Consider the following (thought) experiment, where an electron is emitted, then deflected by a magnetic field, and then detected:
Because the momentum of the electron changes when it gets deflected, it seems intuitively clear that there should be a reaction force on the magnet, which could in principle be detected.
But now consider the following modified setup:
Here electrons are emitted, with their spin aligned in some arbitrary direction. The first Stern-Gerlach magnet, A, can deflect electrons either up or down. B and C deflect the paths of the two beams, and the final magnet, D, combines them back into a single beam, effectively reversing the action of A. This system of magnets is followed by a detector, which can measure the spin of the electron in the $z$ direction, perpendicular to the plane of the rest of the diagram.

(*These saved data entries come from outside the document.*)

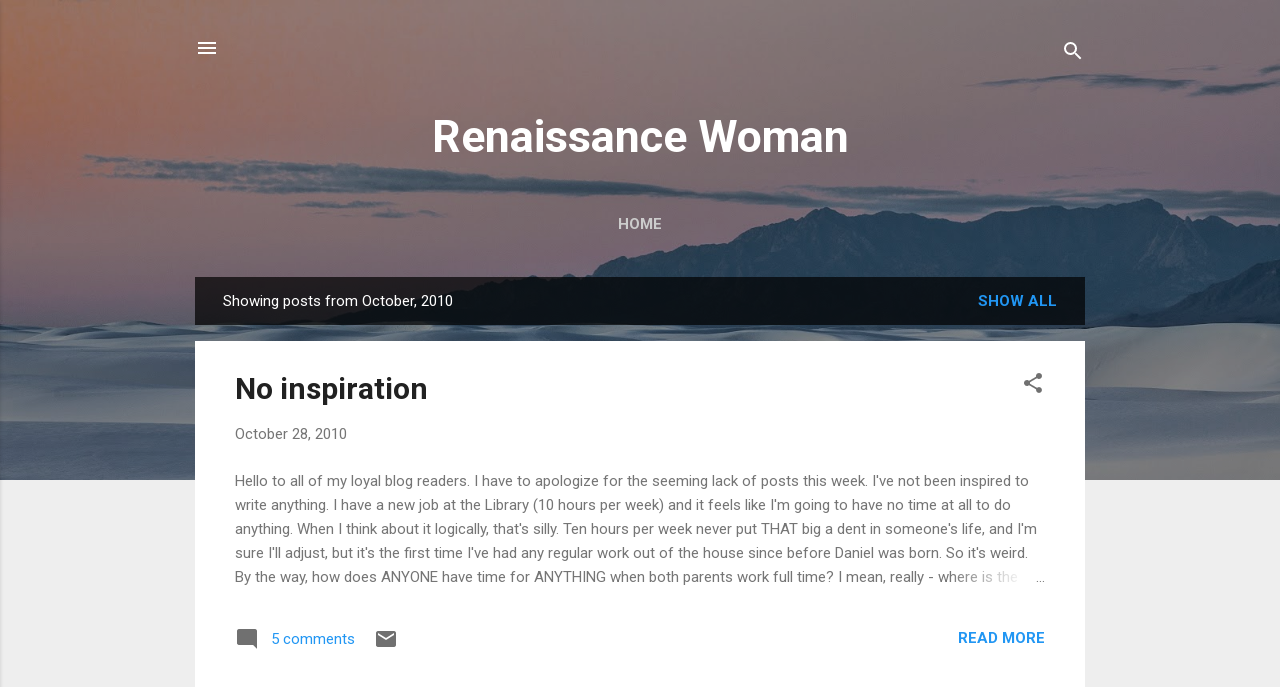

--- FILE ---
content_type: text/html; charset=UTF-8
request_url: https://sandiratch.blogspot.com/b/stats?style=BLACK_TRANSPARENT&timeRange=ALL_TIME&token=APq4FmB407_Y2Rx1erZaBwZno_t0Lf8Lk9VqIcJi4tJlIfDyOMqGiHn57Ug-hlIv7CihHsvD6XSSTWNpT4ZErT_OaD_LKkS8SA
body_size: -34
content:
{"total":212017,"sparklineOptions":{"backgroundColor":{"fillOpacity":0.1,"fill":"#000000"},"series":[{"areaOpacity":0.3,"color":"#202020"}]},"sparklineData":[[0,15],[1,12],[2,21],[3,42],[4,36],[5,19],[6,28],[7,13],[8,17],[9,5],[10,8],[11,14],[12,14],[13,12],[14,78],[15,49],[16,12],[17,22],[18,39],[19,73],[20,98],[21,95],[22,88],[23,76],[24,20],[25,54],[26,48],[27,19],[28,5],[29,7]],"nextTickMs":1800000}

According to my understanding of quantum mechanics, the measurements from this detector should be the same as if the magnets were not there. That is, if the electrons are emitted with their spins always pointing in the $z$ direction, the detector should also find that their spins are always 'up' in the $z$ direction.
The problem is that if we can measure the reaction force on any of the four deflecting magnets then we can work out which of the two paths the electron took, and thus we would have measured its spin in two directions simultaneously. Clearly this isn't possible, so where have I gone wrong? Is there a reaction force on the magnets? If there isn't, what happened to the conservation of momentum? Is it just that the reaction force does exist but we can't measure it? (And if so, what prevents us from doing so?) Or have I just made a mistake in reasoning about how this setup would behave?